Dec. 31 (Bloomberg) -- Parkson Retail Group Ltd. and Shinsegae Co. led Asian retailers whose dollar bonds delivered the best returns of any industry group in the region this year as consumer spending rose.
Asia consumer company bonds returned 56 percent on average, according to an index compiled by JPMorgan Chase & Co., beating those of financial companies at 36 percent, industrial companies at 32 percent and utilities at 22 percent. The extra yield spread investors demand to own the retailers’ dollar notes instead of U.S. Treasuries narrowed 19.02 percentage points to 4.76 percentage points since Jan. 2, JPMorgan data show.
“One of the big stories of 2009 has been the rebalancing of growth towards domestic demand in Asia,” Sebastien Barbe, head of emerging-market research for Calyon, said in a phone interview from Hong Kong. “Consumer demand, particularly in India, China and Indonesia, has been more resilient than people expected at the beginning of the year. That’s contributed to the narrowing of spreads.”
Chinese retail sales may rise by more than 15 percent to exceed 12.5 trillion yuan ($1.83 trillion) this year, Trade Minister Chen Deming said on Dec. 24, as government stimulus measures and record bank lending spurred the fastest-growing major economy. Sales at South Korea’s major department stores rose for a ninth month in November, the Ministry of Knowledge Economy said Dec. 18. Spending at the three biggest chains climbed 6.4 percent from a year earlier.
Credit Recovery
PT Matahari Putra Prima, Indonesia’s second-biggest retailer by market value, and Shinsegae, which runs Korea’s biggest discount-store chain, sold dollar bonds this year as credit markets recovered from the worst global recession since the Great Depression and the 2008 collapse of Lehman Brothers Holdings Inc.
Shinsegae, based in Seoul, sold $200 million of three-year, 6.125 percent bonds in June 2008 that yielded 3 percent yesterday, according to Royal Bank of Scotland Group Plc. They were yielding 10.6 percent on Jan. 1, the Edinburgh-based lender’s prices show.
Beijing-based Parkson Retail, which owns department stores in 29 cities in China according to its Web site, sold $125 million of 7.125 percent notes due 2012 in May 2007 that yielded 6.099 percent yesterday, according to Nomura Holdings Inc.
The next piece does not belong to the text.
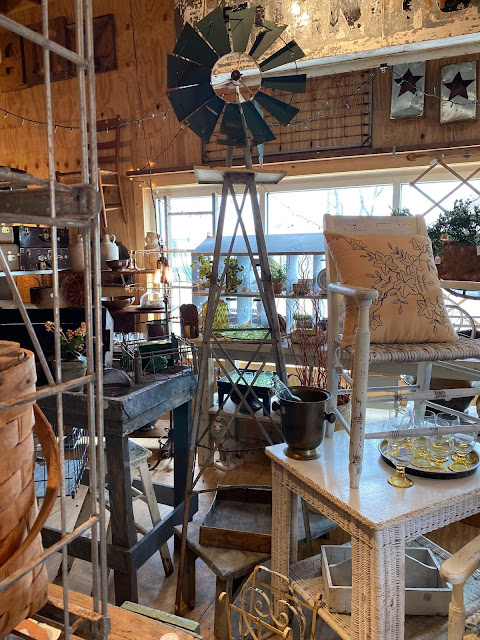 Photo of tall farm windmill in an antique shop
The notes yielded 20.8 percent on Jan. 9, Nomura prices show.
Rare Bonds
“If Parkson came out with another bond people would snap it up because retail dollar bonds are rare in Asia and there’s always a lot of interest from investors in this sector,” said Anthony Shum, a Hong Kong-based director of Asia-Pacific debt capital markets for Barclays Capital. “Parkson, with its stores in China, has been influenced by the government stimulus and Chinese New Year should also have a positive effect.”
Asian retail dollar bonds last outperformed their peers in 2006, when they delivered a 13 percent return compared with 6 percent for financials, utilities and industrials, JPMorgan data show. The notes handed investors a loss of 29 percent last year, almost double the 15 percent loss on bonds of the region’s financial companies.
“Employment in many east Asian economies has shown surprising resilience while real estate prices in a number of key markets have held up well, or even risen, despite large declines in the U.S. and parts of Europe,” said Tan Kim Eng, a Singapore-based credit analyst at Standard & Poor’s. “These factors have supported consumption, and with an expected recovery next year they must have led many to expect companies in the consumer sector will do well.”